The San Francisco–based company Periodic Labs, for example, aims to funnel AI-generated ideas for materials into robotic laboratories for testing. There, robotic arms, sensors and other automated equipment would mix ingredients and run experiments. Insilico Medicine is also betting on a combination of robotics and AI systems. It has even introduced “Supervisor,” a humanoid robot, to work in its Shanghai lab.
Fully robotic laboratories are very pricey. Wang’s team has developed a way to bring AI into any research lab using XR glasses, a gadget that can record what a person is seeing and project virtual information into the field of view (shown above). First, the team trained an AI model on video of laboratory actions so it could recognize and reason about what it sees. Next, they had human scientists don the XR glasses and get to work — with an invisible AI helper looking through the glasses’ cameras.

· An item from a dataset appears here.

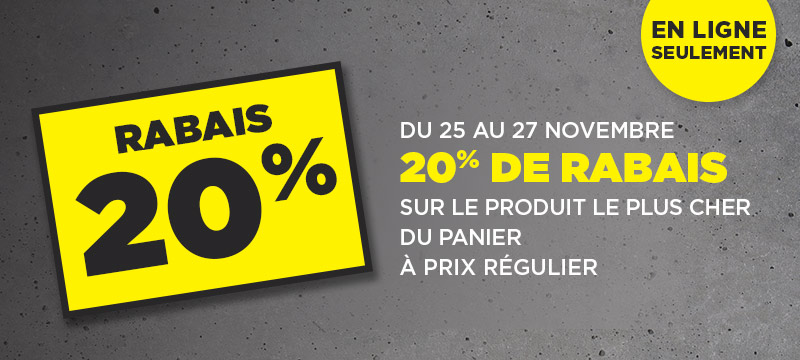 20% de rabais sur le produit le plus cher du panier - En ligne seulement!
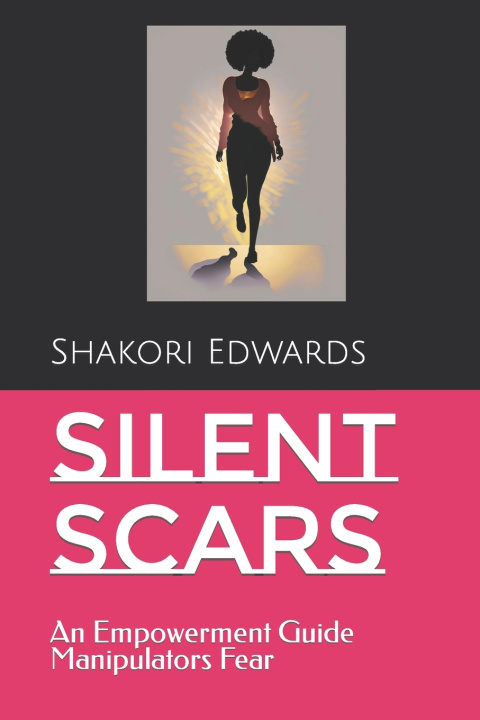 Kniha Silent Scars Shakori Edwards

The AI could answer questions or make suggestions. But perhaps the most important aspect of this collaboration is the fact that every interaction feeds into a new dataset of information that we didn’t already have.
Instead of using AI to search in a box, Wang says, “I want to do it in the wild.”
Pushing into the wild
AI tools that can speedily and reliably perform independent research or create safe and effective new medicines and materials might help the world solve a lot of problems. But there’s also a huge risk of inaccurate or even dangerous AI science because it takes time and expertise to check AI’s work.
Beyond the risks, turning research into an automated process challenges the very nature of science. People become scientists because they are curious. They don’t just want a quick, easy answer — they want to know why. “The thing that gets me excited is to understand the physical world,” Lupsasca says. “That’s why I chose this path in life.”
And the way these systems learn from data is “very different from how people learn and how we think about things,” says Keyon Vafa, an AI researcher at Harvard University. Predictive power does not equate to deep understanding.
Vafa and a team of researchers designed a clever experiment to reveal this difference. They first trained an AI model to predict the paths of planets orbiting stars. It got very good at this task. But it turned out that the AI had learned nothing of gravity. It had not discovered one essential equation to make its predictions. Rather, it had cobbled together a messy pile of rules of thumb.
Weil of OpenAI doesn’t see this alien way of reasoning as a problem. “It’s actually better if [the AI] has different skills than you,” he says.
Musslick agrees. The real power in AI for science lies in designing systems “where science is done very differently than what we humans do,” he says. Most robotic labs, Musslick notes, don’t use humanoid hands to pick up and squeeze pipettes. Instead, engineers redesigned pipettes to work within robotic systems, freeing up human scientists for other, less repetitive tasks.
The most effective uses of AI in science will probably take a similar approach. People will find ways to change how science is done to make the best use of AI tools and systems.
“The goal,” Lupsasca says, “is to give humans new tools to push further into the wilderness and discover new things.”